Fig. 4

Ercc2/Xpd-deficient intestinal endothelial cells exhibit loss of cell polarity and impaired proliferation

(A) Tg(Nkx2.2a:EGFP) marked intestinal endocrine cells in ercc2/xpd mutants and siblings at 5 dpf. Scale bars, 100 μm.

(B) Alcian blue staining showed intestinal goblet cells (left) and quantification of their numbers (right) in ercc2/xpd mutants and siblings at 5 dpf. Scale bars, 100 μm. Data are presented as mean ± SD. Student’s t test, ∗∗∗∗, p < 0.0001.

(C) EdU incorporation assay and immunostaining of the mitotic marker phospho-histone H3 revealed reduced the proliferation of intestinal endothelial cells (IECs) in ercc2/xpd mutants compared to siblings at 5 dpf. Scale bars, 100 μm.

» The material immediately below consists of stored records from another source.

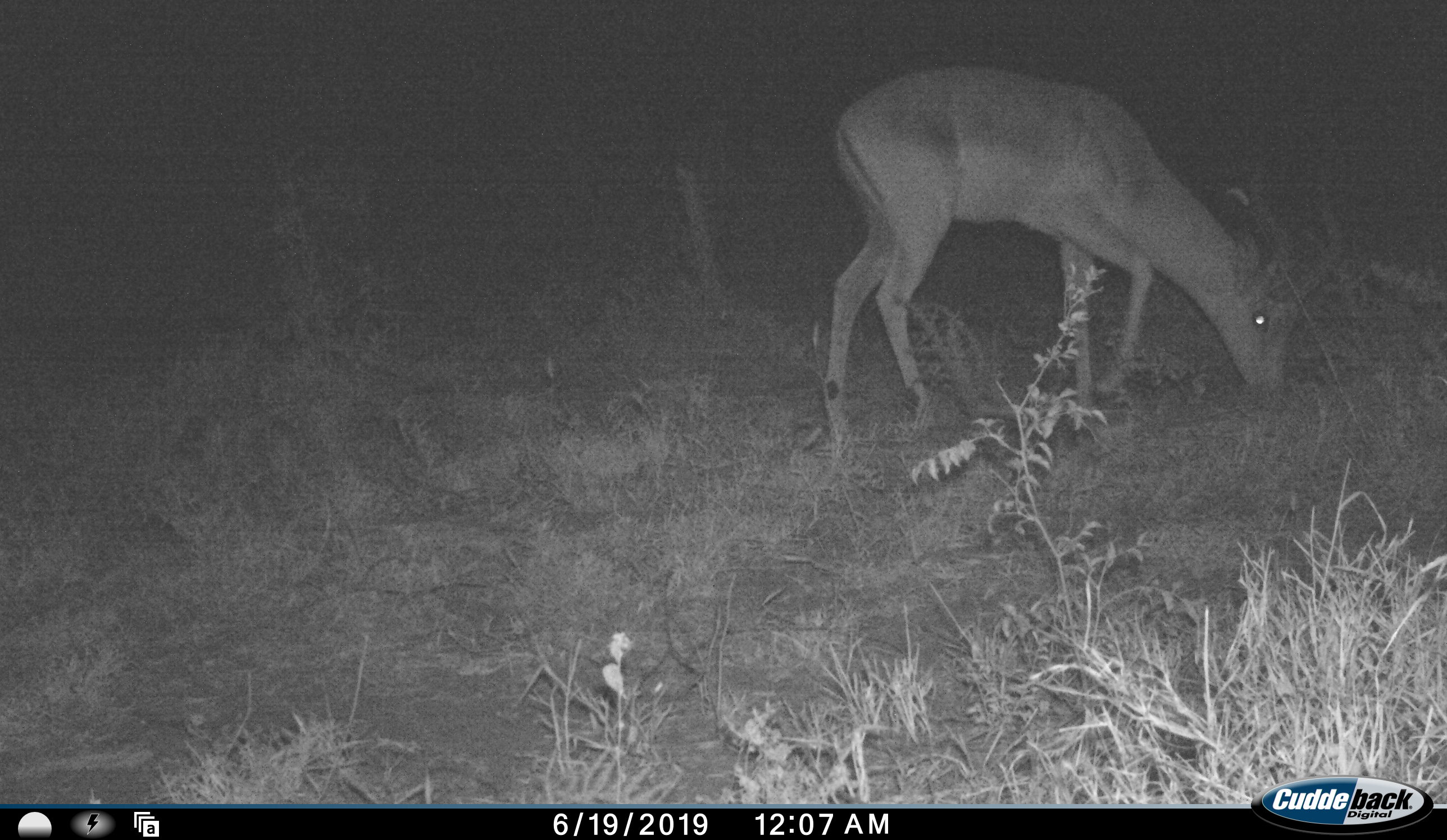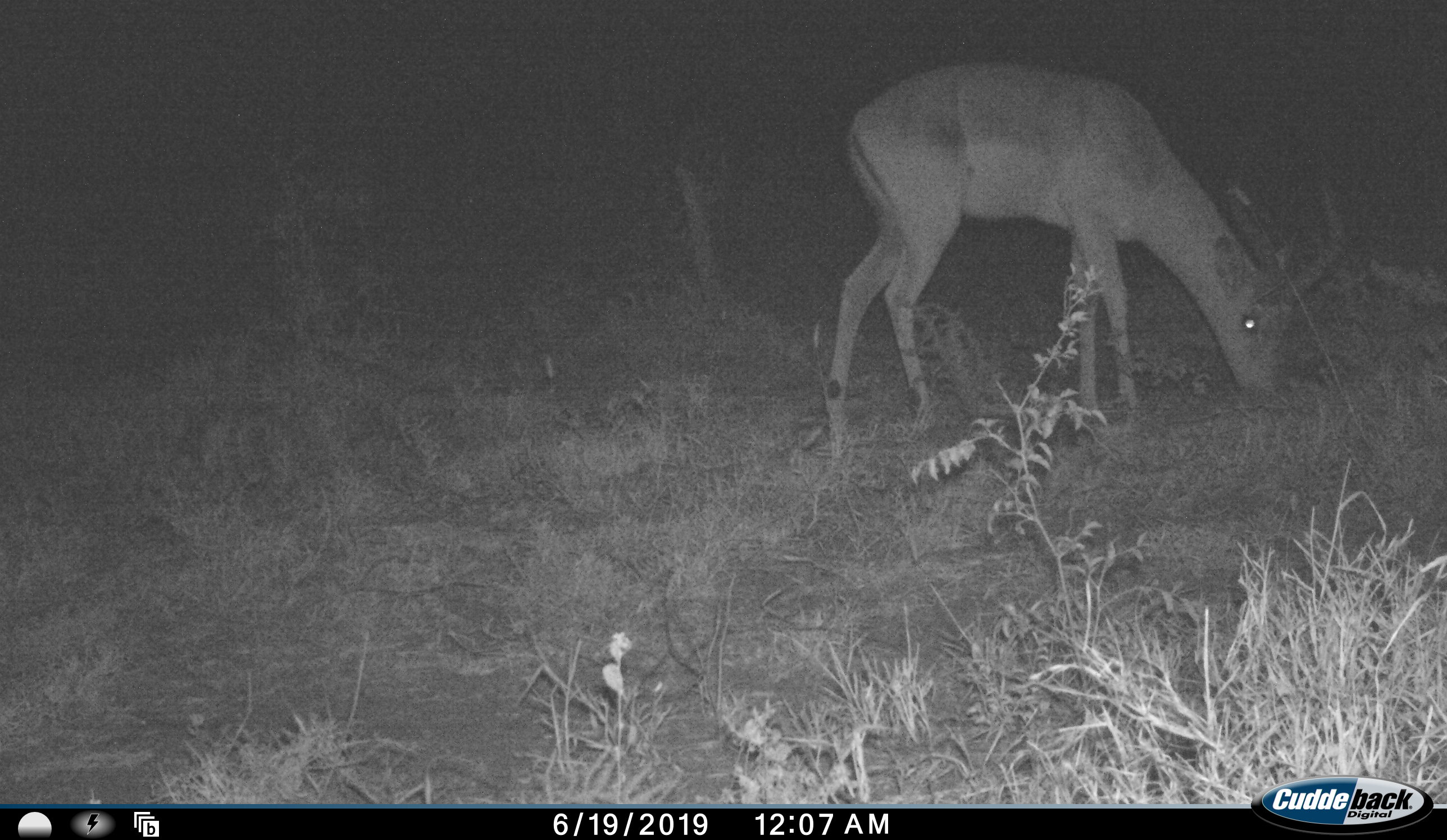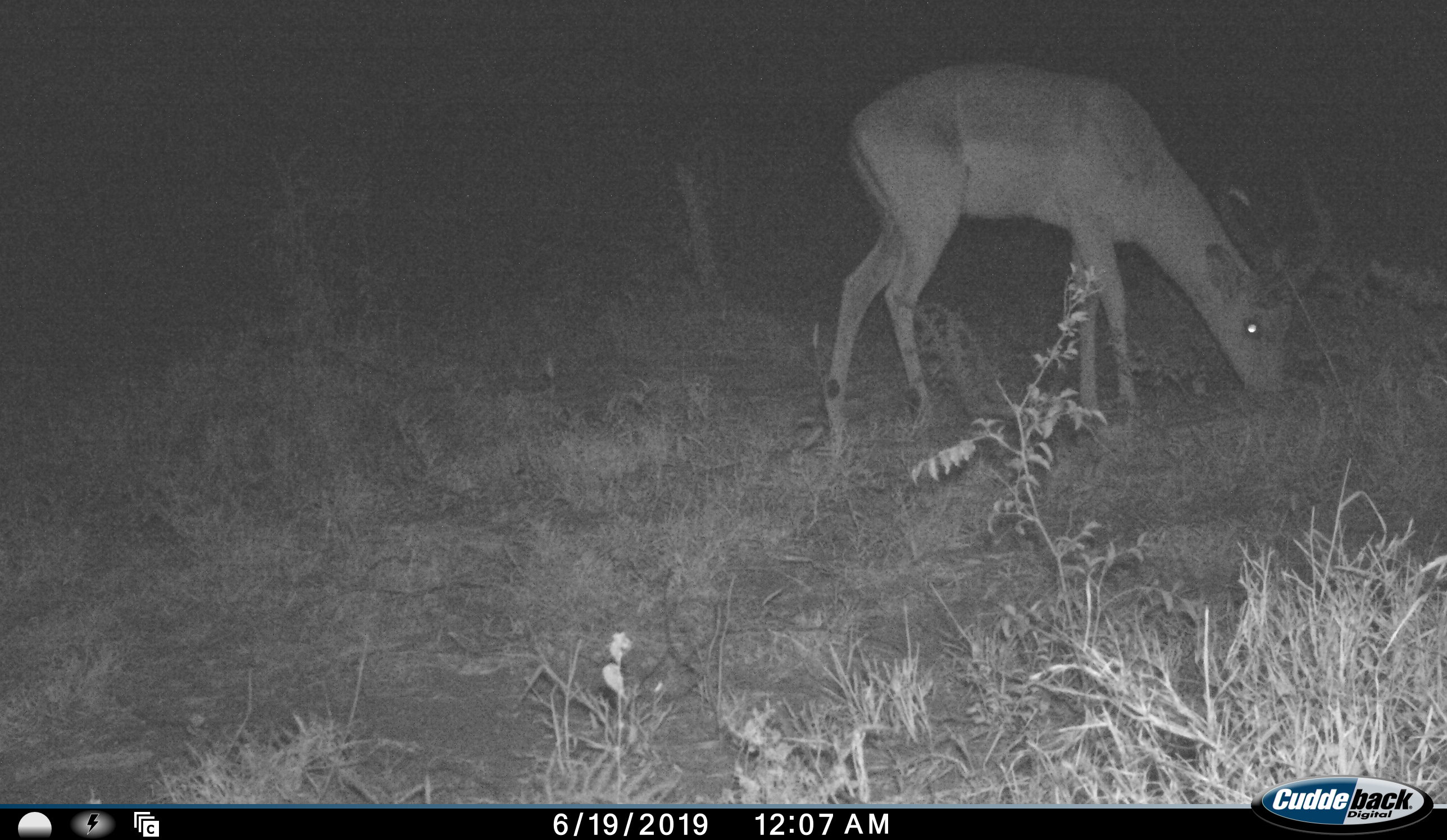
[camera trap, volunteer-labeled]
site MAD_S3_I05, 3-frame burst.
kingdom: Animalia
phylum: Chordata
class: Mammalia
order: Artiodactyla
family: Bovidae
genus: Aepyceros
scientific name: Aepyceros melampus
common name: impala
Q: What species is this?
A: Impala (Aepyceros melampus).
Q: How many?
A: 1.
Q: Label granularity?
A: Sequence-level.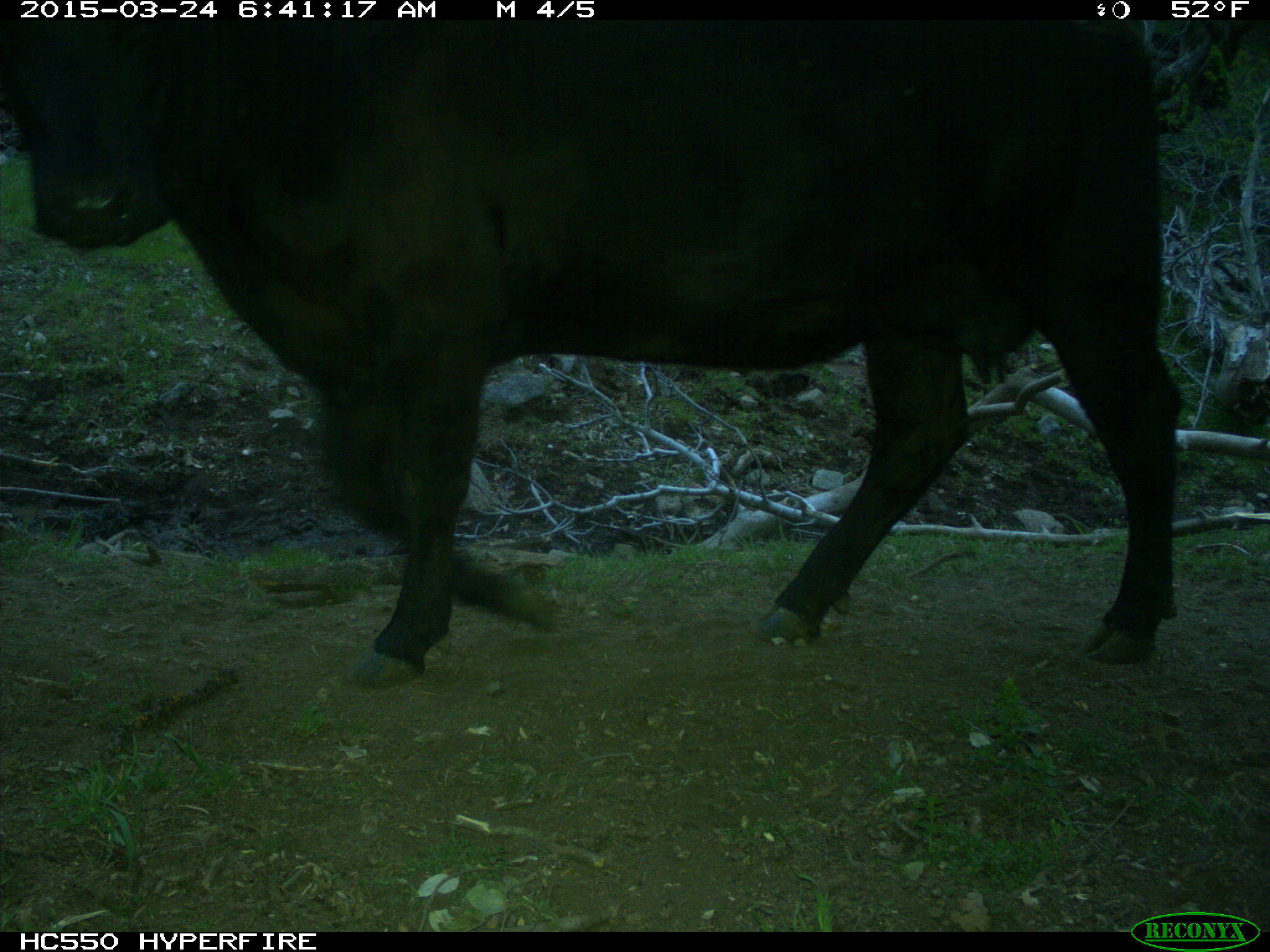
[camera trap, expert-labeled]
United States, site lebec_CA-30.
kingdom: Animalia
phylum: Chordata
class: Mammalia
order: Artiodactyla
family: Bovidae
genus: Bos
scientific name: Bos taurus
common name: domestic cow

(D) Quantification of percentages of EdU-positive IECs or pH3-positive cells in different regions of the intestine. i.b., intestinal bulb; m.i., mid-intestine; p.i., posterior intestine. Data are presented as mean ± SD, Student’s t test, ∗∗∗∗, p < 0.0001, ∗∗∗, p < 0.001. See also Figure S4D.

(E) The TUNEL assay showed no detectable apoptotic signals in IECs in ercc2/xpd mutants and siblings compared to the DNase-I-treated positive control at 7 dpf. Scale bars, 100 μm. See also Figure S5A.

(F) Immunostaining of γ-H2A.X revealed no increased apoptosis or DNA instability in IECs in ercc2/xpd mutants compared to siblings at 7 dpf. Scale bars, 100 μm.